- _Aim of the task_:
Please print the whole listing below line for line, changing nothing.

(Records from a collection)
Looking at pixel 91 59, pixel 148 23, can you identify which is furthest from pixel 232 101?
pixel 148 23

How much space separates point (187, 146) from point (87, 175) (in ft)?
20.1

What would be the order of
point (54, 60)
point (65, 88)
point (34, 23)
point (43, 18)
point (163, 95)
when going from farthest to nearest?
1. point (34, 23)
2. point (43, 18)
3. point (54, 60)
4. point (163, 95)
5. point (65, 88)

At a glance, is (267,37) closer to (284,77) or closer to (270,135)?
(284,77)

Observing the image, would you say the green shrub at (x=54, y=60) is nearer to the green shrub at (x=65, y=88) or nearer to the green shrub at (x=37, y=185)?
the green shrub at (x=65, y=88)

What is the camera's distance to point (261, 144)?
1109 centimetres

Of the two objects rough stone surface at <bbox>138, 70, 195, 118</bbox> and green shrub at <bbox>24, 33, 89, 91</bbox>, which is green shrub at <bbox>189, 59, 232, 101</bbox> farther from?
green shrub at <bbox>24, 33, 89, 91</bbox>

- _Exercise result_:
Looking at pixel 91 59, pixel 148 23, can you identify which is furthest from pixel 232 101?
pixel 148 23

How much space separates point (187, 146) from point (87, 175) (in ft)?
20.1

What would be the order of
point (54, 60)
point (65, 88)
point (34, 23)
point (43, 18)
point (163, 95)
when going from farthest to nearest?
1. point (34, 23)
2. point (43, 18)
3. point (54, 60)
4. point (163, 95)
5. point (65, 88)

At a glance, is (267,37) closer to (284,77) or closer to (270,135)?
(284,77)

Observing the image, would you say the green shrub at (x=54, y=60) is nearer to the green shrub at (x=65, y=88) or nearer to the green shrub at (x=37, y=185)?
the green shrub at (x=65, y=88)

What is the camera's distance to point (261, 144)?
1109 centimetres

Of the two objects rough stone surface at <bbox>138, 70, 195, 118</bbox> and green shrub at <bbox>24, 33, 89, 91</bbox>, which is green shrub at <bbox>189, 59, 232, 101</bbox> farther from?
green shrub at <bbox>24, 33, 89, 91</bbox>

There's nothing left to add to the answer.